Cette stratégie s’inscrit dans une logique de guerre économique. Depuis plusieurs semaines, les jihadistes multiplient les attaques contre les convois de carburant en provenance du Sénégal et de la Côte d’Ivoire. Leur objectif ? Exacerber les tensions sociales en alimentant la colère contre les autorités de transition, dirigées par le général Assimi Goïta. La capitale, autrefois moins exposée, devient désormais le cœur d’un conflit d’usure où chaque jour compte.
L’armée malienne tente de résister, mais les défis s’accumulent
Face à cette offensive, l’armée malienne poursuit ses opérations sur plusieurs fronts. Des escortes militaires ont permis l’arrivée de centaines de camions-citernes à Bamako ces derniers jours, atténuant temporairement les tensions dans les stations-service. Cependant, cette avancée reste fragile. Chaque convoi nécessite des ressources importantes, et la sécurisation permanente des routes nationales semble hors de portée à court terme.
Les Forces armées maliennes (FAMa) doivent en outre faire face à une pression accrue. À l’ouest et au centre du pays, le Jnim intensifie les embuscades et les destructions d’infrastructures. Plus au nord, dans la région de Kidal, la situation reste tendue, avec des risques d’affrontements accrus face aux groupes rebelles du Cadre stratégique permanent. Le gouvernement de Bamako se trouve ainsi pris en étau, avec des moyens limités pour répondre à ces multiples menaces.

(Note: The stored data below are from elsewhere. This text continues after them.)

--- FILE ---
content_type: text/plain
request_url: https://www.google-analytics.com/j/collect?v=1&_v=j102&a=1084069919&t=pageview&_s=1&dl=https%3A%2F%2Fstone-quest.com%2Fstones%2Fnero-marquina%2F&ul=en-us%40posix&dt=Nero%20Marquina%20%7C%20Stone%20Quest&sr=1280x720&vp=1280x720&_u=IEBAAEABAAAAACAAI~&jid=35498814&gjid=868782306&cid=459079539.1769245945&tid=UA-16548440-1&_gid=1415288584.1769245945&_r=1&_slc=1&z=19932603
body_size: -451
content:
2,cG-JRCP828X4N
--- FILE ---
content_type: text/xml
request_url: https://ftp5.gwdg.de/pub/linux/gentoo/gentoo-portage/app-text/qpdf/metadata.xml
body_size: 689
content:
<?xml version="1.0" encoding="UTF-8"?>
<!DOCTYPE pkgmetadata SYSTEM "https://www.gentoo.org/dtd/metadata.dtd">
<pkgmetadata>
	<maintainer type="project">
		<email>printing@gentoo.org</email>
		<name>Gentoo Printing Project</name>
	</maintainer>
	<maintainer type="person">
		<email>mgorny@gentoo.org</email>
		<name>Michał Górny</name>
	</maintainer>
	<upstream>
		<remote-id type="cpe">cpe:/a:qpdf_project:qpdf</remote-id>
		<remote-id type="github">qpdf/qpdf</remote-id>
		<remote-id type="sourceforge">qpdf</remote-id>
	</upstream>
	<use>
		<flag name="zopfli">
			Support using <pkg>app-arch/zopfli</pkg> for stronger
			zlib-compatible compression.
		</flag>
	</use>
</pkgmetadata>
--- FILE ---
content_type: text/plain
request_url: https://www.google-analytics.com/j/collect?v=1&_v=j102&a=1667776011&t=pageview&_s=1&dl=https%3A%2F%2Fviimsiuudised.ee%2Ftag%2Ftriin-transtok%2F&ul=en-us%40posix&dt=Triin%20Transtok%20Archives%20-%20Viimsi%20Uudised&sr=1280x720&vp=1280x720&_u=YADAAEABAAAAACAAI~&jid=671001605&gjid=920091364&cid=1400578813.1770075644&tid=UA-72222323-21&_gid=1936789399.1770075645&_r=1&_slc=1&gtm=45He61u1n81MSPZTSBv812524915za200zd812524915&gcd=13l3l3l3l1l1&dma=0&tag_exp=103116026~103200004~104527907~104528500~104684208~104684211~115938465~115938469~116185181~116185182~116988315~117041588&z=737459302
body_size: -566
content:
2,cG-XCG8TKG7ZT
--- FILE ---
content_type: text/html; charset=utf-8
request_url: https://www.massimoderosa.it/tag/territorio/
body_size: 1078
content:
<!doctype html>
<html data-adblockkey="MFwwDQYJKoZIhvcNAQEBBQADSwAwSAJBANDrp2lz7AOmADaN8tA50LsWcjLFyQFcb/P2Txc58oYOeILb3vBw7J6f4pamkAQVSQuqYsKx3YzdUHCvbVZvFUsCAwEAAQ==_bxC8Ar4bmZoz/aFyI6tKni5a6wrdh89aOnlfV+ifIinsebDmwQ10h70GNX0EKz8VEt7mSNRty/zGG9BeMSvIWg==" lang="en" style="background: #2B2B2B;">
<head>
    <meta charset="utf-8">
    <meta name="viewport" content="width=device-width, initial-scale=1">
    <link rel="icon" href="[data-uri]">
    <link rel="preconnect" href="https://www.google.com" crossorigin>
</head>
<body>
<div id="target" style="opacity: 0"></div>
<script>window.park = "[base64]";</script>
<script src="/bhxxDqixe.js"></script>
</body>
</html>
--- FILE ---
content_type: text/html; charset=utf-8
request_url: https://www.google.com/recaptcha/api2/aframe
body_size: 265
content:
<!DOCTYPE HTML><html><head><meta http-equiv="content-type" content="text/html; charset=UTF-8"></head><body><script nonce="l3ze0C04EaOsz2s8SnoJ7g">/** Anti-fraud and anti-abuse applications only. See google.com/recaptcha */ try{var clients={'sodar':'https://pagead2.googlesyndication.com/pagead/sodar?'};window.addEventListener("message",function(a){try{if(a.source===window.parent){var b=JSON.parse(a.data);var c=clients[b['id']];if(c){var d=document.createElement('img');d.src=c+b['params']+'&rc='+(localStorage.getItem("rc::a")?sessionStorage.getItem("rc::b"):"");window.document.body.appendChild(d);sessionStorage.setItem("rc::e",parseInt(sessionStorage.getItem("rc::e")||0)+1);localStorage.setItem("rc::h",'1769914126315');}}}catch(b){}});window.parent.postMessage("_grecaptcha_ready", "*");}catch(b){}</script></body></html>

Une crise qui dépasse les frontières du Mali
Le blocus malien a des répercussions bien au-delà du pays. Les économies du Sénégal, de la Mauritanie et de la Côte d’Ivoire subissent de plein fouet le ralentissement des échanges commerciaux. Les ports de Dakar et d’Abidjan, essentiels pour l’approvisionnement de l’hinterland sahélien, enregistrent une baisse significative de leur trafic. La Confédération des États du Sahel, regroupant le Mali, le Burkina Faso et le Niger, peine à coordonner une réponse efficace face à cette guerre économique menée par les groupes armés.
L’attaque contre Manantali soulève également des questions sur la gestion des infrastructures transfrontalières au sein de l’OMVS. Une aggravation des dommages pourrait compromettre l’alimentation électrique non seulement du Mali, mais aussi du Sénégal et de la Mauritanie. Les partenaires internationaux, qu’ils soient bailleurs de fonds ou fournisseurs militaires, devront trouver un équilibre entre le soutien à la souveraineté malienne et la protection des intérêts régionaux.
Sur le terrain, le décalage entre les annonces optimistes de l’armée et la réalité vécue par les populations illustre l’ampleur du défi. Le Jnim ne se contente plus de contrôler des territoires : il cherche à asphyxier un État. Les prochains jours pourraient voir de nouveaux combats, notamment autour de Kidal, où la situation reste particulièrement volatile.